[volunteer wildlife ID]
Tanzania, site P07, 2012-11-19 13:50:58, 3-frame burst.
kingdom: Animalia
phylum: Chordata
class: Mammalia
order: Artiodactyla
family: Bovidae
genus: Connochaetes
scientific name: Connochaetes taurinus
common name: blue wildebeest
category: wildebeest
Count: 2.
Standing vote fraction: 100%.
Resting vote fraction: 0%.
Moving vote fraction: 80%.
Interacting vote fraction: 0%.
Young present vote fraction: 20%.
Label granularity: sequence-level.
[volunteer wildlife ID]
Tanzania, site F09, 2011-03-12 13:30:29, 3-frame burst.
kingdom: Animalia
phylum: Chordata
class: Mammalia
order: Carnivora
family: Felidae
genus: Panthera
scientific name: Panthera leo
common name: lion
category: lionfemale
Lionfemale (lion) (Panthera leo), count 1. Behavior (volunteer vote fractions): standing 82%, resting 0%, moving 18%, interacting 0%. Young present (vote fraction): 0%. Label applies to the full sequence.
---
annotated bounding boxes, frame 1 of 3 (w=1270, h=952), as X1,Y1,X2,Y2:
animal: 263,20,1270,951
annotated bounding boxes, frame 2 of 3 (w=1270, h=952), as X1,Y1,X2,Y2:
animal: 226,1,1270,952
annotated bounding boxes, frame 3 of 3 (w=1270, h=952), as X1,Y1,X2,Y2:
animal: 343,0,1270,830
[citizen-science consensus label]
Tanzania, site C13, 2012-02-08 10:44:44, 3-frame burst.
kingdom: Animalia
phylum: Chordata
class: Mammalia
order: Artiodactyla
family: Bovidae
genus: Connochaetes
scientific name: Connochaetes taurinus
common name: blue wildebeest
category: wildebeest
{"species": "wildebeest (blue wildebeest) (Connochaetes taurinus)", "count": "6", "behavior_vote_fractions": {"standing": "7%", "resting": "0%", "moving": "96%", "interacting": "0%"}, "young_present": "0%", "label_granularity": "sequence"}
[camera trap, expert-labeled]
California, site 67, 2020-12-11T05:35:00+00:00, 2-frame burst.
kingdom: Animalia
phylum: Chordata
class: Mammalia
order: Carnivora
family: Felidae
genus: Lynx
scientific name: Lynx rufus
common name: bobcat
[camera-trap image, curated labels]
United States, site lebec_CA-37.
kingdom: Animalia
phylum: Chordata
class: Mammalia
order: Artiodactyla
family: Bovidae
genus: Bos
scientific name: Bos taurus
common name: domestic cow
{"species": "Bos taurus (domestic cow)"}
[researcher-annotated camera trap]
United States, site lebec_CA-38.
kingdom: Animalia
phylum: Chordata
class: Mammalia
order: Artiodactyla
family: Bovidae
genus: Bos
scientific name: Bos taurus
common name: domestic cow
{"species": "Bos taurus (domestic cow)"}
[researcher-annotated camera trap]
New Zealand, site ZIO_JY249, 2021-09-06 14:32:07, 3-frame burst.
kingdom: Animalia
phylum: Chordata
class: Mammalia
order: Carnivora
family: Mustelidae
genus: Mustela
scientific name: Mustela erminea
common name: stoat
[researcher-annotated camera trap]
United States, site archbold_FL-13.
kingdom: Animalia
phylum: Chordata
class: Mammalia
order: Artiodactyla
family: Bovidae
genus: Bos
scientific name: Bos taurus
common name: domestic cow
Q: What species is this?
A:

┄┄┄┄┄┄┄┄┄┄

▶ **Task prompt**:
Set every line of the data down again, word for word.

▶ **Response**:
[volunteer wildlife ID]
Tanzania, site P07, 2012-11-19 13:50:58, 3-frame burst.
kingdom: Animalia
phylum: Chordata
class: Mammalia
order: Artiodactyla
family: Bovidae
genus: Connochaetes
scientific name: Connochaetes taurinus
common name: blue wildebeest
category: wildebeest
Count: 2.
Standing vote fraction: 100%.
Resting vote fraction: 0%.
Moving vote fraction: 80%.
Interacting vote fraction: 0%.
Young present vote fraction: 20%.
Label granularity: sequence-level.
[volunteer wildlife ID]
Tanzania, site F09, 2011-03-12 13:30:29, 3-frame burst.
kingdom: Animalia
phylum: Chordata
class: Mammalia
order: Carnivora
family: Felidae
genus: Panthera
scientific name: Panthera leo
common name: lion
category: lionfemale
Lionfemale (lion) (Panthera leo), count 1. Behavior (volunteer vote fractions): standing 82%, resting 0%, moving 18%, interacting 0%. Young present (vote fraction): 0%. Label applies to the full sequence.
---
annotated bounding boxes, frame 1 of 3 (w=1270, h=952), as X1,Y1,X2,Y2:
animal: 263,20,1270,951
annotated bounding boxes, frame 2 of 3 (w=1270, h=952), as X1,Y1,X2,Y2:
animal: 226,1,1270,952
annotated bounding boxes, frame 3 of 3 (w=1270, h=952), as X1,Y1,X2,Y2:
animal: 343,0,1270,830
[citizen-science consensus label]
Tanzania, site C13, 2012-02-08 10:44:44, 3-frame burst.
kingdom: Animalia
phylum: Chordata
class: Mammalia
order: Artiodactyla
family: Bovidae
genus: Connochaetes
scientific name: Connochaetes taurinus
common name: blue wildebeest
category: wildebeest
{"species": "wildebeest (blue wildebeest) (Connochaetes taurinus)", "count": "6", "behavior_vote_fractions": {"standing": "7%", "resting": "0%", "moving": "96%", "interacting": "0%"}, "young_present": "0%", "label_granularity": "sequence"}
[camera trap, expert-labeled]
California, site 67, 2020-12-11T05:35:00+00:00, 2-frame burst.
kingdom: Animalia
phylum: Chordata
class: Mammalia
order: Carnivora
family: Felidae
genus: Lynx
scientific name: Lynx rufus
common name: bobcat
[camera-trap image, curated labels]
United States, site lebec_CA-37.
kingdom: Animalia
phylum: Chordata
class: Mammalia
order: Artiodactyla
family: Bovidae
genus: Bos
scientific name: Bos taurus
common name: domestic cow
{"species": "Bos taurus (domestic cow)"}
[researcher-annotated camera trap]
United States, site lebec_CA-38.
kingdom: Animalia
phylum: Chordata
class: Mammalia
order: Artiodactyla
family: Bovidae
genus: Bos
scientific name: Bos taurus
common name: domestic cow
{"species": "Bos taurus (domestic cow)"}
[researcher-annotated camera trap]
New Zealand, site ZIO_JY249, 2021-09-06 14:32:07, 3-frame burst.
kingdom: Animalia
phylum: Chordata
class: Mammalia
order: Carnivora
family: Mustelidae
genus: Mustela
scientific name: Mustela erminea
common name: stoat
[researcher-annotated camera trap]
United States, site archbold_FL-13.
kingdom: Animalia
phylum: Chordata
class: Mammalia
order: Artiodactyla
family: Bovidae
genus: Bos
scientific name: Bos taurus
common name: domestic cow
Q: What species is this?
A:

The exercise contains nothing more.